*Action item:*
Each line of the data is to be output verbatim, with the images removed.

(Short descriptive text snippets)
━━━━━━

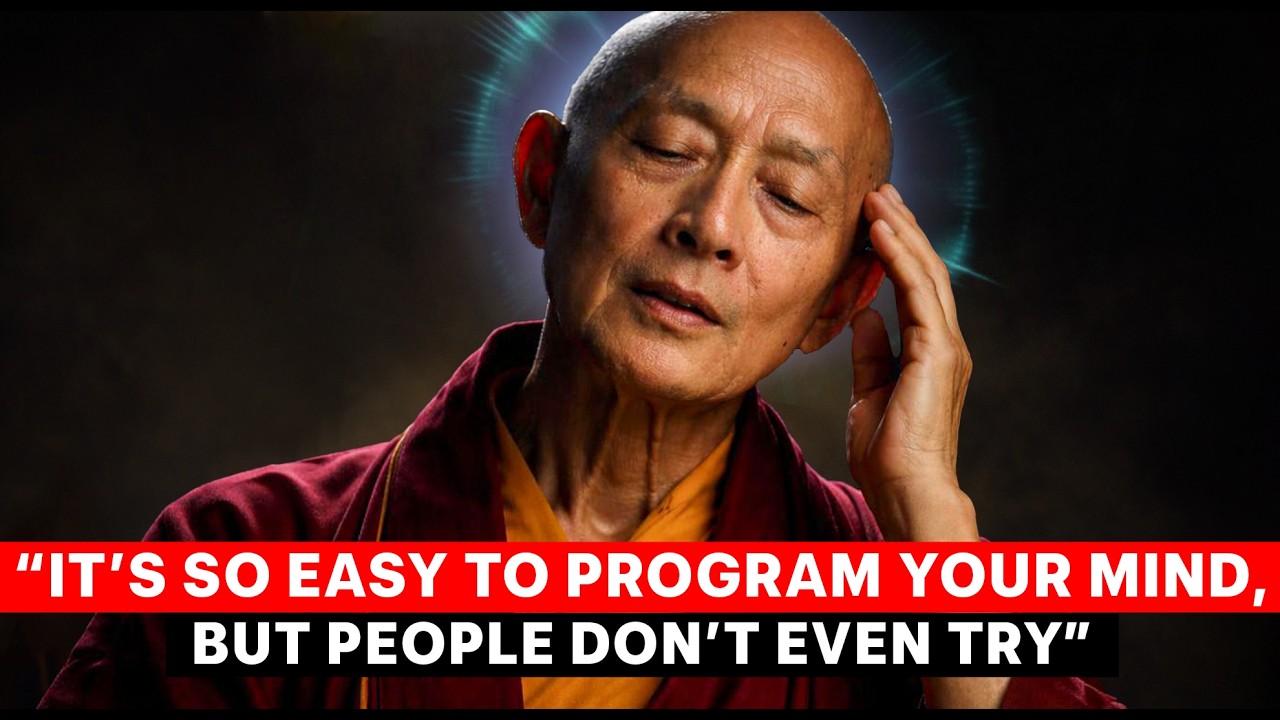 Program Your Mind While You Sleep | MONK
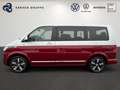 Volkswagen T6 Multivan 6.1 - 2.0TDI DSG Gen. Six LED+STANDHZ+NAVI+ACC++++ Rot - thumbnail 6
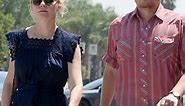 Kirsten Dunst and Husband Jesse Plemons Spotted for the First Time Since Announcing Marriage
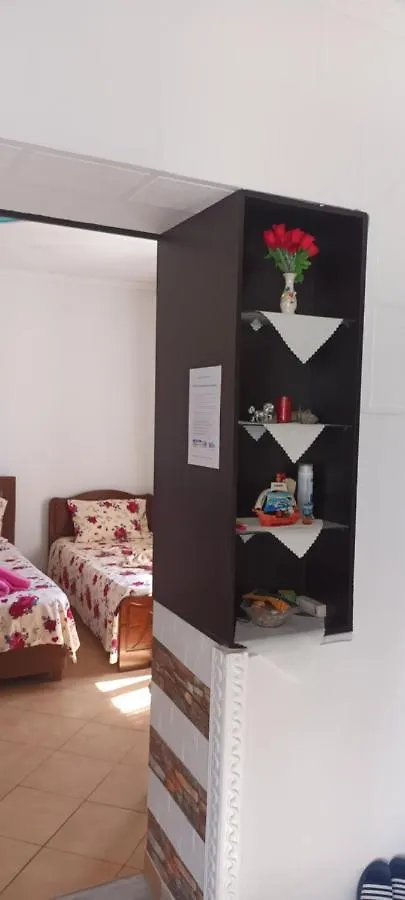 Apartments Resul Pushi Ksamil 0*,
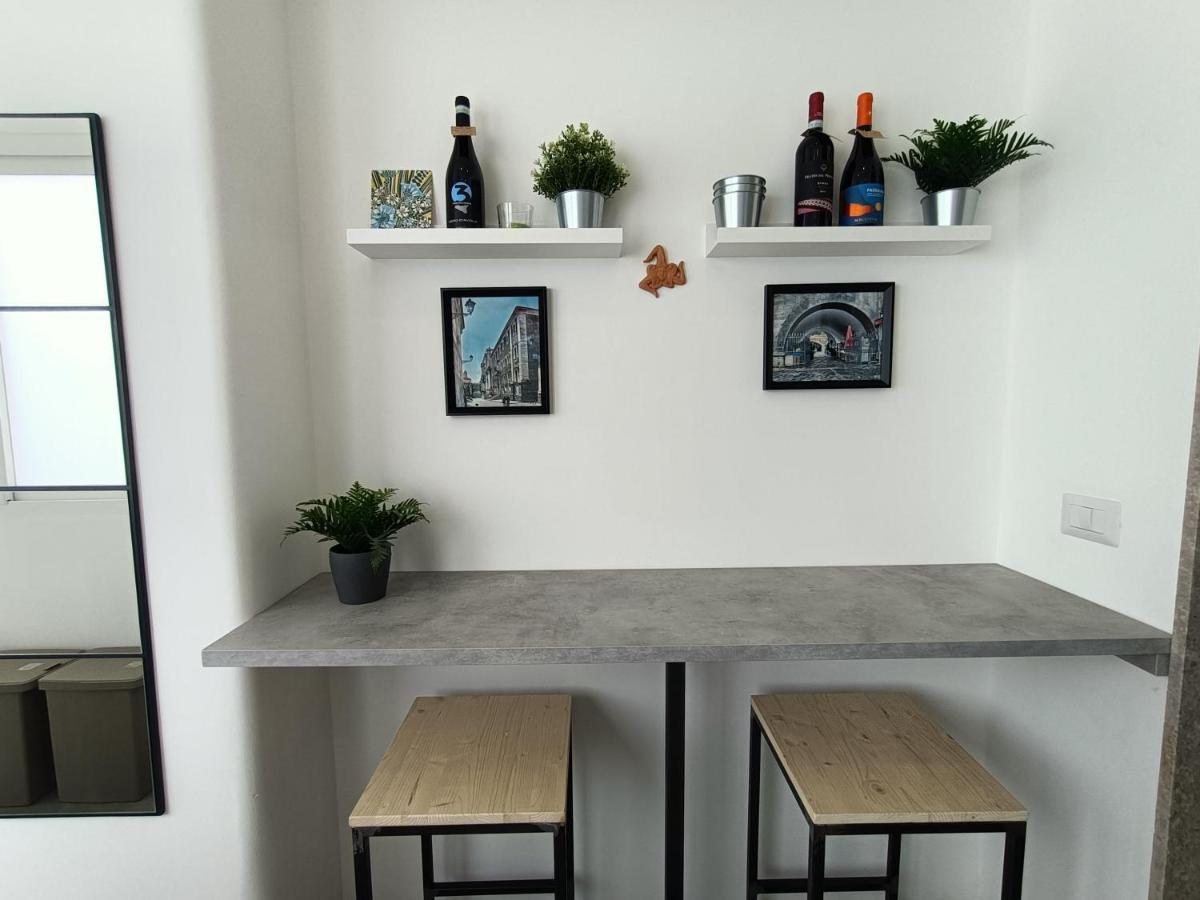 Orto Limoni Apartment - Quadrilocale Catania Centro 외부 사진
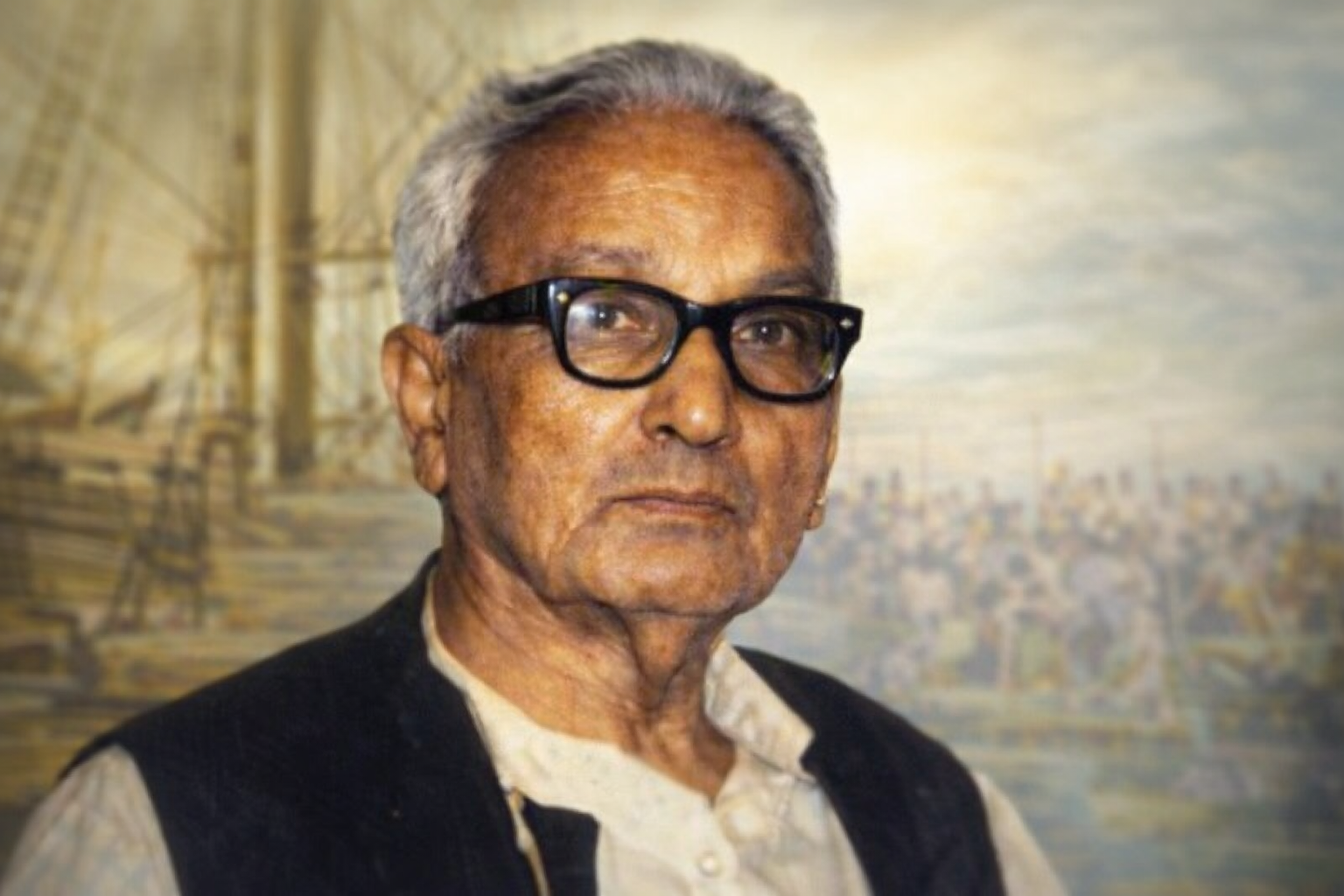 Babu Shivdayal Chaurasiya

━━━━━━

*Result for this exercise:*
 Program Your Mind While You Sleep | MONK
 Volkswagen T6 Multivan 6.1 - 2.0TDI DSG Gen. Six LED+STANDHZ+NAVI+ACC++++ Rot - thumbnail 6
 Kirsten Dunst and Husband Jesse Plemons Spotted for the First Time Since Announcing Marriage
 Apartments Resul Pushi Ksamil 0*,
 Orto Limoni Apartment - Quadrilocale Catania Centro 외부 사진
 Babu Shivdayal Chaurasiya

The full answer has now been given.